_Dataset_
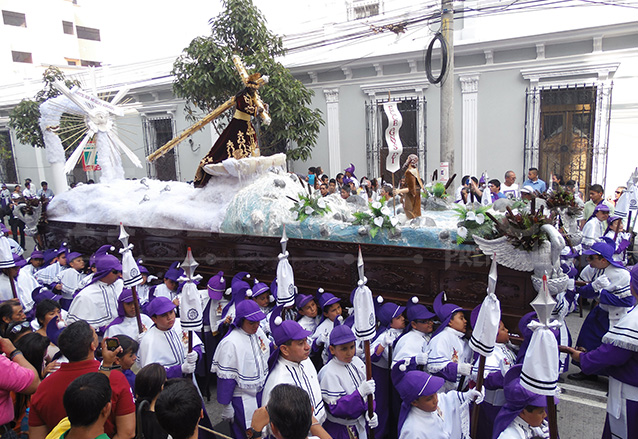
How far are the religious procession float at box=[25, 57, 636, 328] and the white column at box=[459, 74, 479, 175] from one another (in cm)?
488

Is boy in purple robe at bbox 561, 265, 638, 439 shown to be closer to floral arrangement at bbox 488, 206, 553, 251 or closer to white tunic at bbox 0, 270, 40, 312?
floral arrangement at bbox 488, 206, 553, 251

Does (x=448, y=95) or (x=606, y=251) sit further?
(x=448, y=95)

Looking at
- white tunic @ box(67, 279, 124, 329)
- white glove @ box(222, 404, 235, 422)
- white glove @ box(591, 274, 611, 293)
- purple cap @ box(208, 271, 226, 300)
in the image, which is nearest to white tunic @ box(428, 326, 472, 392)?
white glove @ box(222, 404, 235, 422)

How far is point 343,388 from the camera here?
3.49 m

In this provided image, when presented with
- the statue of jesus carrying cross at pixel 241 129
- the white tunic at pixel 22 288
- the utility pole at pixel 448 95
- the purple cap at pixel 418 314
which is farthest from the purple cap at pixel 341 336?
the utility pole at pixel 448 95

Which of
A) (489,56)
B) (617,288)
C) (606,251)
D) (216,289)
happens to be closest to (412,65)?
(489,56)

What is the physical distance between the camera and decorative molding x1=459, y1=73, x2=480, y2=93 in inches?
493

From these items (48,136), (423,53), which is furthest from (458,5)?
(48,136)

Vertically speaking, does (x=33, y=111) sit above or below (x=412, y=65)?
below

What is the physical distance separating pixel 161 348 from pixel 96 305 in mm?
1491

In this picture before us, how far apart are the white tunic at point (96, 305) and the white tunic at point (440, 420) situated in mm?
3556

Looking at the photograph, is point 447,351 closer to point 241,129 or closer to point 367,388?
point 367,388

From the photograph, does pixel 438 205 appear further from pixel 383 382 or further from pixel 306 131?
pixel 306 131

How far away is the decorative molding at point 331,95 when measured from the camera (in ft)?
47.9
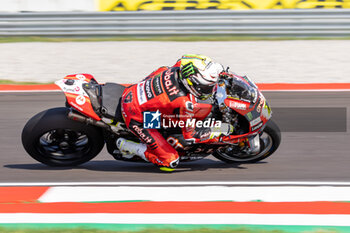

_Exercise_
Collect every line of the listing above that contains the word "point", treating uppercase and lowercase as different.

_Full solution_
How far is point 343,388 from the camera here?
In this picture before us, how far apart are the white tunic at point (96, 305) and the white tunic at point (440, 420) situated in mm?
Looking at the photograph, is point 447,351 closer to point 241,129 or closer to point 367,388?
point 367,388
How far away is the decorative molding at point 331,95 when measured from the camera (in ft)?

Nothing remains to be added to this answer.